社会思潮网络传播的社会心理成因分析

2021-03-25 15:00邹兴平黄文韬冯晓晴
关键词:思潮思维

邹兴平,黄文韬,冯晓晴

(长沙理工大学 马克思主义学院,湖南 长沙 410114)

随着网络信息技术的快速迭代和互联网的广泛运用,现实世界的各类社会思潮齐聚网络空间,互联网成为了社会思潮传播的主阵地,各种思潮变幻更迭,纷繁复杂,使主流文化和价值观念受到极大冲击和挑战。在网络媒介社会思潮多元化这一语境下,社会治理要凝聚思想并形成共识最大公约数,就有必要了解社会思潮作用于人的社会心理成因。社会心理作为人的主观世界对于社会生活现象的直觉反映,集中体现了人们对当前及未来社会生活的所思、所感、所盼[1]。俄国马克思主义哲学家普列汉诺夫曾指出:“要了解某一国家的科学思想史或艺术史,只知道它的经济是不够的。必须知道如何以研究经济进而研究社会心理;对于社会心理若没有精细的研究与了解,思想体系的历史的唯物主义解释根本就不可能。”[2]因此,以社会心理学为视角,从人性需求、思维方式、行为倾向、情绪状态四个方面深入考察反映社会结构和社会环境的社会心理变迁与社会思潮形成之间的辩证关系,对于把握社会思潮网络传播多元化现象及其发展规律,增强用习近平新时代中国特色社会主义思想引领社会思潮的针对性和有效性具有极强的理论意义与现实价值。

#### 任务说明
1. 请列出文档节选中用来考察社会心理变迁与社会思潮形成之间辩证关系的四个方面。
2. 用两句话概括文档节选的内容。

#### 提取记录
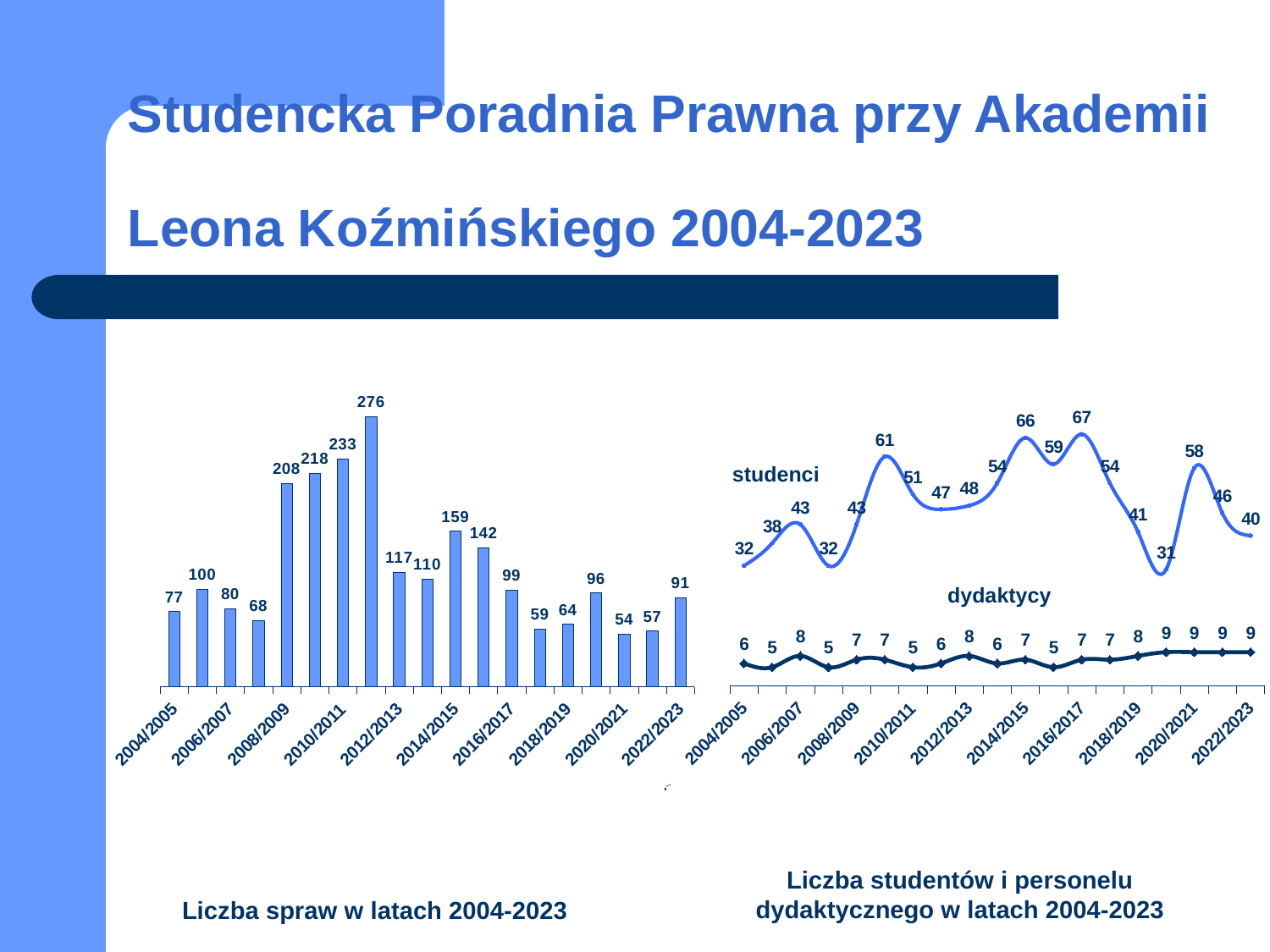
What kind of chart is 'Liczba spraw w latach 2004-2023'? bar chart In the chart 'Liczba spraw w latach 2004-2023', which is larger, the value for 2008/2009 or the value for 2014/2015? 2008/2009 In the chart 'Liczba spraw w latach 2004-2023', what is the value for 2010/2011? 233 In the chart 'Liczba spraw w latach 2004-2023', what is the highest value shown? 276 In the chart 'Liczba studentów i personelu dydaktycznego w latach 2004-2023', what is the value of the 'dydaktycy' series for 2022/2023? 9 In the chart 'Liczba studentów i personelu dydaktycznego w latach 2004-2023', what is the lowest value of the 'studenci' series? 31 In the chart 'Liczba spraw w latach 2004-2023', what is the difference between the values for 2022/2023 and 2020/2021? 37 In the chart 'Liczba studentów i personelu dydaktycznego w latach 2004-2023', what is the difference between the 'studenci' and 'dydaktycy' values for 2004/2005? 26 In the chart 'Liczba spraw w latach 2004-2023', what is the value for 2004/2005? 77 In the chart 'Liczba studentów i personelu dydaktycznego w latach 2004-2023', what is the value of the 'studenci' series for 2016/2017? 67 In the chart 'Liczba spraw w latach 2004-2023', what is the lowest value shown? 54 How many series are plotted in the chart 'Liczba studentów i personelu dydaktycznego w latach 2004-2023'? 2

...

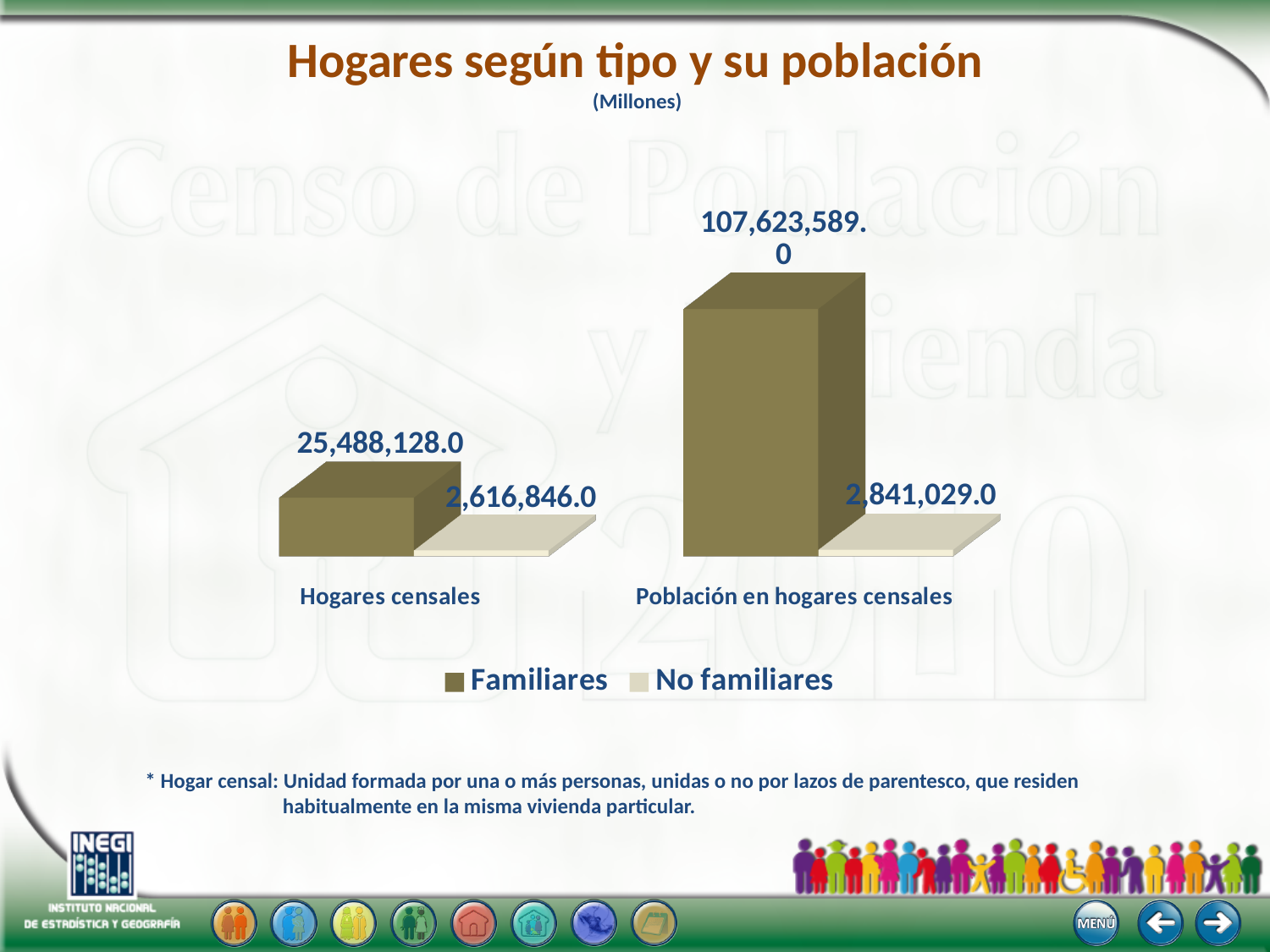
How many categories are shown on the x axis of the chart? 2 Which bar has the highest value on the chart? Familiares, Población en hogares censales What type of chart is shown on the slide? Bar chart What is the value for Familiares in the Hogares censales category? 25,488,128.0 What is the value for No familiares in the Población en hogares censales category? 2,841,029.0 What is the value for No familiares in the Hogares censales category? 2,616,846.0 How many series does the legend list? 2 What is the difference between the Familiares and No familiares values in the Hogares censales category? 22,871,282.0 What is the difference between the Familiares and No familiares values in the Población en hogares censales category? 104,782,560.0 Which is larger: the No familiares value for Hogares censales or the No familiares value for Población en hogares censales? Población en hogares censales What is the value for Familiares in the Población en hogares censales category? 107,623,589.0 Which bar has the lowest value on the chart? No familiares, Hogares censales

#### 各题答案
1. 人性需求、思维方式、行为倾向、情绪状态。

2. 互联网已成为社会思潮传播的主阵地，多元思潮使主流文化和价值观念受到极大冲击和挑战，社会治理因此有必要了解社会思潮作用于人的社会心理成因。以社会心理学为视角，从人性需求、思维方式、行为倾向、情绪状态四个方面考察社会心理变迁与社会思潮形成之间的辩证关系，对把握社会思潮网络传播的发展规律、增强用习近平新时代中国特色社会主义思想引领社会思潮的针对性和有效性，具有极强的理论意义与现实价值。